#### [TESTO FORNITO]

(di Rodolfo Calò)
(ANSAmed) - IL CAIRO, 15 GIU - Il parlamento del Cairo ha
detto sì all'accordo dell'anno scorso con cui il presidente
egiziano Abdel Fattah Al Sisi aveva in pratica ceduto all'Arabia
saudita, grande argentiere e sponsor del suo governo, due isole
sul Mar Rosso. L'approvazione a stragrande maggioranza da parte
dell'assemblea zeppa di sostenitori del presidente era scontato
e ora l'unico motivo di vero interesse è la reazione del paese
che rispetto ad un anno fa, quando ci furono notevoli proteste,
è sotto legge d'emergenza anti-terrorismo islamico e con una
pressione quasi asfissiante sui media d'opposizione o
indipendenti.
Nel torpore creato dal digiuno del Ramadan, nelle prime ore
dopo il voto non si sono imposte sui media segnalazioni di
disordini o arresti oltre agli otto eseguiti ieri per una
protesta non autorizzata alla sede del sindacato dei giornalisti
anche se la situazione potrebbe cambiare dopo l'iftar, la cena
che rompe il digiuno islamico. Meno di cento deputati su quasi
600 hanno fatto mettere agli atti la loro opposizione e ora si
attende solo la scontata ratifica da parte di Sisi.

#### [DA SVOLGERE]
Puoi riprendere l'articolo sul voto del parlamento egiziano per le isole del Mar Rosso e proseguirlo dopo l'ultima frase? Questi record provengono da un'altra fonte.

#### [RIGHE DI DATI]
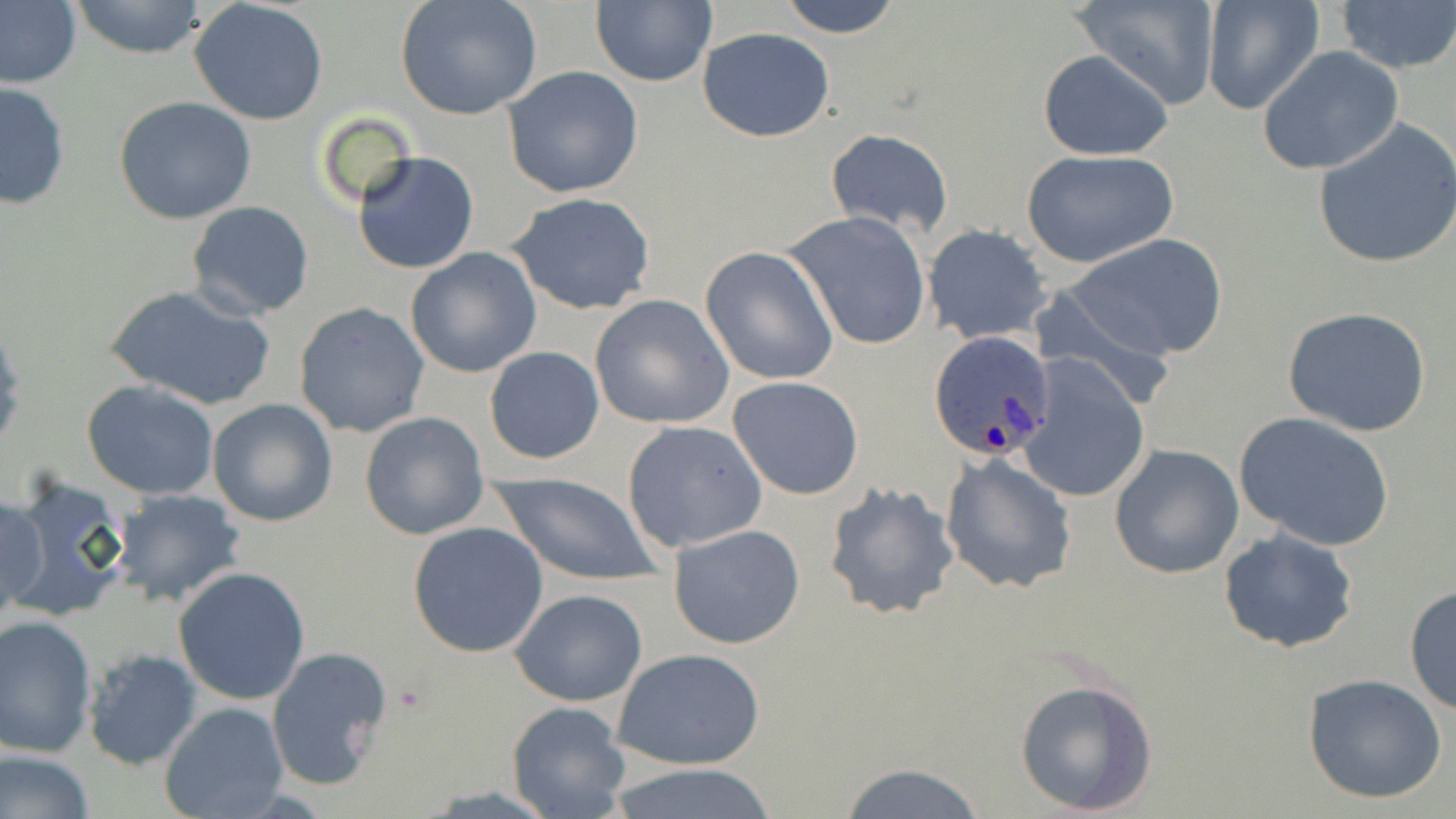

slide-level diagnosis = Plasmodium ovale
image size = 1456×819 pixels
Plasmodium ovale-infected red blood cell locations = approximate bounding boxes as (x1,y1)-(x2,y2) corner pairs in pixels: (927,331)-(1057,465)
modality = optical microscopy
preparation = thin blood film
uninfected red blood cell locations = approximate bounding boxes as (x1,y1)-(x2,y2) corner pairs in pixels: (0,0)-(82,90), (395,0)-(543,122), (589,0)-(716,88), (776,0)-(905,38), (1070,0)-(1221,107), (67,1)-(212,59), (1201,1)-(1323,115), (1336,1)-(1456,74), (189,2)-(330,125), (698,26)-(835,142), (1258,48)-(1404,176), (1037,50)-(1173,161), (501,66)-(644,197), (0,80)-(72,210), (112,96)-(260,224), (1312,119)-(1456,267), (826,129)-(953,237), (1019,149)-(1179,269), (352,150)-(480,275), (506,191)-(659,317), (184,200)-(314,321), (785,211)-(930,349), (924,225)-(1053,344), (1066,234)-(1228,360), (700,246)-(839,386), (405,248)-(543,378), (1028,283)-(1177,408), (104,284)-(275,411), (589,294)-(736,430), (293,301)-(432,438), (1282,307)-(1432,437), (483,345)-(604,465), (1019,358)-(1151,505), (727,376)-(865,500), (82,381)-(222,499), (208,399)-(337,527), (1233,411)-(1396,551), (359,412)-(490,541), (621,420)-(768,552), (1108,444)-(1244,579), (940,453)-(1078,594), (493,472)-(659,587), (4,473)-(132,622), (822,480)-(962,620), (107,488)-(247,608), (1,492)-(46,624), (407,520)-(549,658), (669,523)-(806,648), (1219,528)-(1359,654), (173,567)-(310,706), (1404,584)-(1455,716), (510,588)-(648,708), (1,615)-(99,756), (264,645)-(393,793), (611,646)-(768,772), (81,649)-(203,770), (1301,674)-(1448,806), (1014,677)-(1160,816), (506,701)-(632,818), (159,702)-(290,819), (0,749)-(96,819), (833,760)-(992,819), (605,766)-(784,819)
stain = May-Grünwald-Giemsa
field of view = one of a larger specimen
magnification = 1000x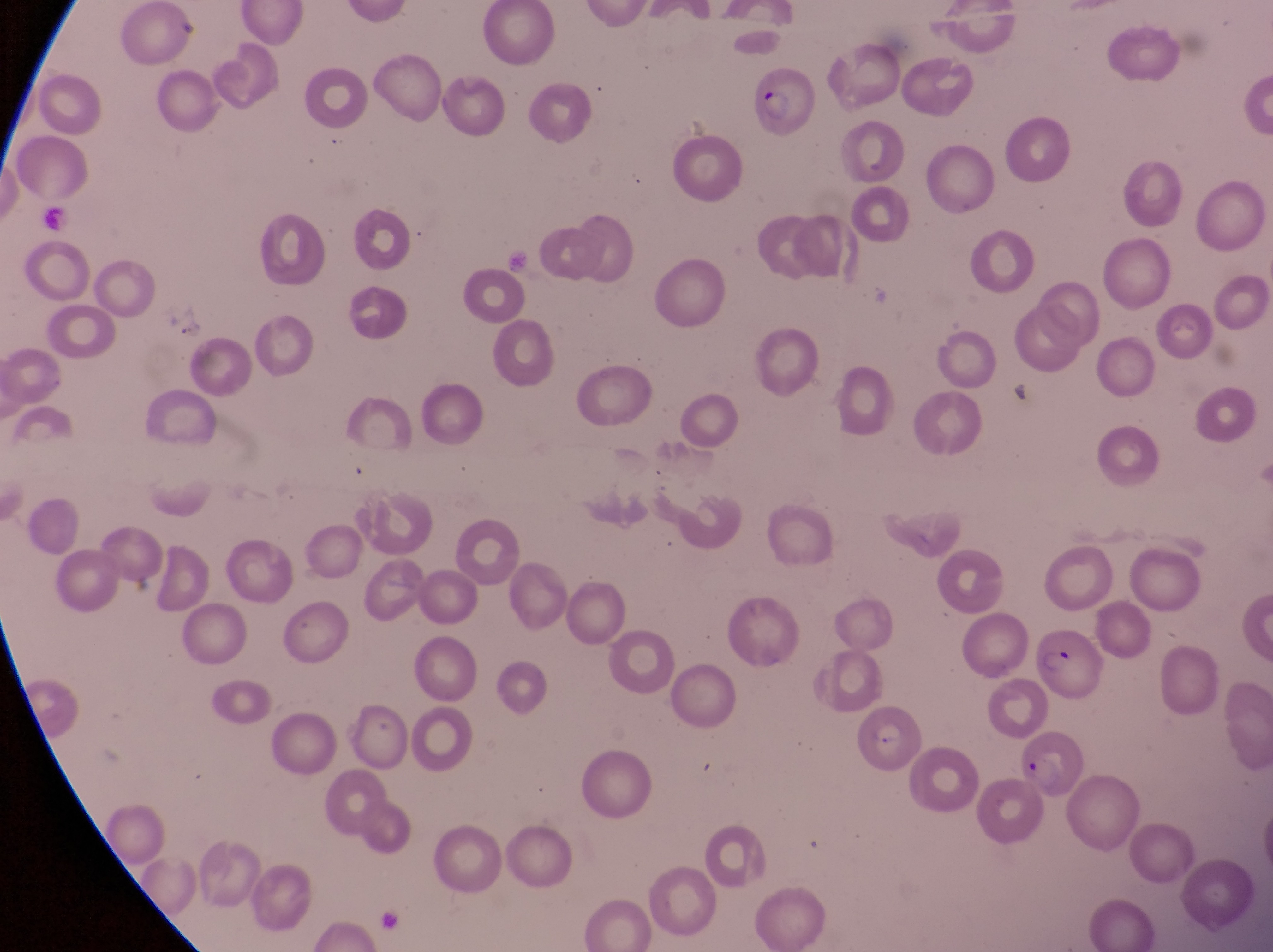

Approximate bounding boxes as [left, top, right, bottom] in pixels.
Summary:
  - Parasitised red blood cell locations: [743, 65, 815, 142], [1031, 629, 1106, 703], [1019, 729, 1088, 803]
  - Image size: 1273×952 pixels
  - Preparation: thin blood smear
  - Country: Uganda
  - Field of view: single
  - Capture: smartphone photograph through the eyepiece of an Olympus CX-23 microscope
  - Magnification: 1000x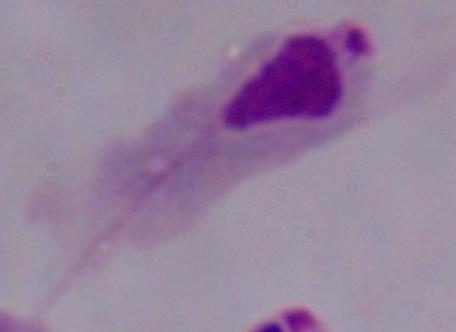
identification = trichomonad
modality = micrograph
magnification = 1000x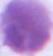
Summary:
  - Identification: erythrocyte
  - Magnification: 1000x
  - Modality: photomicrographAssess this cell for malaria.
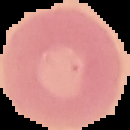

Uninfected.

Segmented cell region on a black background. Image is 130×130 pixels. From a thin blood film.Name the parasite shown.
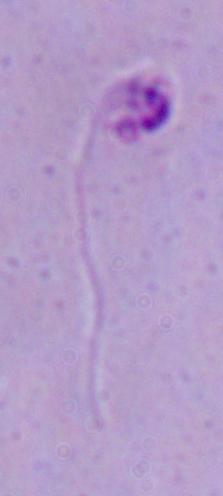

This is Leishmania.

1000x magnification. Micrograph.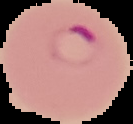
malaria status = parasitized
image size = 133×124 pixels
image type = cell region segmented out of the field of view; surrounding area masked to black
preparation = thin blood film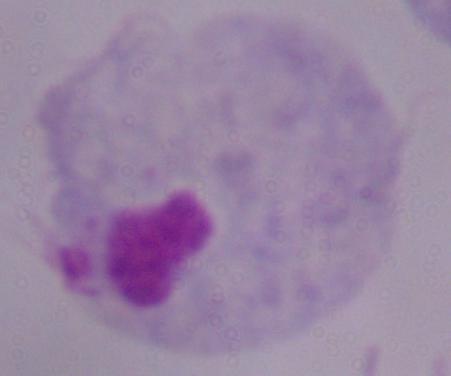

#### [RISULTATO]
L'accordo di una nuova demarcazione delle frontiere tra
l'Arabia saudita e l'Egitto firmato l'8 aprile 2016 aveva
sancito il passaggio a Riyad di Tiran e Sanafir, due isolotti
disabitati posti all'imboccatura del golfo di Aqaba: strategici
ai tempi dei conflitti con Israele, nel 1950 erano stati
affidati alle forze armate del Cairo che ora li ha restituiti
con un impegno saudita a farne piloni di un mega ponte che
unisca le due sponde del Mar Rosso e a svilupparne le attrattive
per i gitanti. Buone intenzioni che però sono annegate nelle
proteste dell'opposizione egiziana che ha fatto leva
sull'orgoglio nazionalistico per sostenere che si tratta di un
cedimento all'Arabia saudita e ai suoi petroldollari che aiutano
Sisi nel comune intento di tenere fuori gioco la Fratellanza
musulmana.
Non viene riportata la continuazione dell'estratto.